REQUIREMENT: Can you give the rows again from the line with "At what distance is" through the end, swapping "table lamp" for "desk lamp" and changing nothing else?

RECORDS SHOWN:
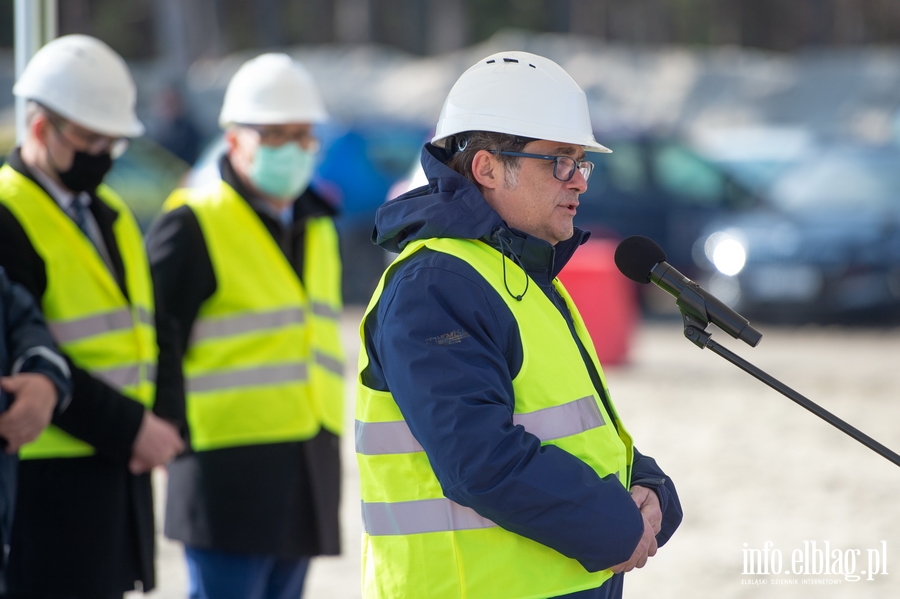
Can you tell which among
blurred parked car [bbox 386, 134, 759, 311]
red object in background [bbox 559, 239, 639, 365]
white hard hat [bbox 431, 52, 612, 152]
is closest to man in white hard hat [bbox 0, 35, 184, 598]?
white hard hat [bbox 431, 52, 612, 152]

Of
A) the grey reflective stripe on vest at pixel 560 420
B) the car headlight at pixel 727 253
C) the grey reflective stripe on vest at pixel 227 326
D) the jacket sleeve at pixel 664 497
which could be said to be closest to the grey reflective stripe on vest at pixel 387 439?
the grey reflective stripe on vest at pixel 560 420

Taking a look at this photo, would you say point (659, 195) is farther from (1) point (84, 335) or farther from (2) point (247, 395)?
(1) point (84, 335)

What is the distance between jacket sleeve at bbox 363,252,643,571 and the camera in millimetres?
2654

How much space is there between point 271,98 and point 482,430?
2.57m

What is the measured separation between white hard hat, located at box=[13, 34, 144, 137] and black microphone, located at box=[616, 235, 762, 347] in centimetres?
185

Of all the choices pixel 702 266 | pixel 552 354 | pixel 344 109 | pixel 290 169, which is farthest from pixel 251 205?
pixel 344 109

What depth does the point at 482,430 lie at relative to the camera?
264 centimetres

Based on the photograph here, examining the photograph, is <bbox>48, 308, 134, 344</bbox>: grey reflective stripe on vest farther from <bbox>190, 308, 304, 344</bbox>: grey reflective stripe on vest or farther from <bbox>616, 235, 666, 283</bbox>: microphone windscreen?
<bbox>616, 235, 666, 283</bbox>: microphone windscreen

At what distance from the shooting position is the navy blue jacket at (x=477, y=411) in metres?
2.66

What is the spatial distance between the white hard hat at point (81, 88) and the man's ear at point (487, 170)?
1.68 meters

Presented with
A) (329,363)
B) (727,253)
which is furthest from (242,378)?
(727,253)

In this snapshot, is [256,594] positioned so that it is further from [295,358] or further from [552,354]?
[552,354]

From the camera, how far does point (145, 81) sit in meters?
32.8

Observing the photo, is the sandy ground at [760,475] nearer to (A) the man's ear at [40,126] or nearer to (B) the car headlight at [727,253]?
(B) the car headlight at [727,253]
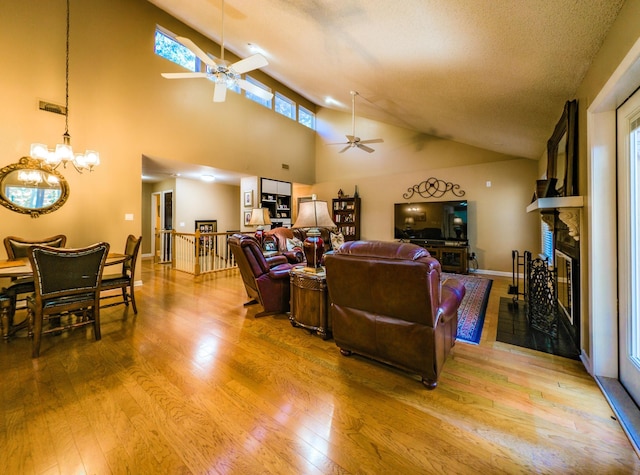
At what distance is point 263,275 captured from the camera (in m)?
3.04

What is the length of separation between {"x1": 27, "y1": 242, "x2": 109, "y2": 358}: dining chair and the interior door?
4.11 metres

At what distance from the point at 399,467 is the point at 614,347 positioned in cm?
180

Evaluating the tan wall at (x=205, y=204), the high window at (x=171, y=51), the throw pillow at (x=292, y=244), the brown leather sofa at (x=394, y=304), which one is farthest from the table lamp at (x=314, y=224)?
the tan wall at (x=205, y=204)

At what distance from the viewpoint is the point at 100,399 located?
1.64m

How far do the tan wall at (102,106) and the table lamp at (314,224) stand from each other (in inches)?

WRITTEN ANSWER:
At what distance is point 263,275 captured from the camera (in m)?
3.04

What is the length of separation between {"x1": 27, "y1": 242, "x2": 109, "y2": 358}: dining chair and the interior door?
4.11 metres

At what distance from the point at 399,467 is the point at 614,347 positioned in cm?
180

Evaluating the tan wall at (x=205, y=204), the high window at (x=171, y=51), the throw pillow at (x=292, y=244), the brown leather sofa at (x=394, y=304), which one is farthest from the desk lamp at (x=314, y=224)?
the tan wall at (x=205, y=204)

At what distance from the viewpoint is the point at 100,399 located?
1.64m

How far do the tan wall at (102,106) and the desk lamp at (314,224) stand from each other (in inches)?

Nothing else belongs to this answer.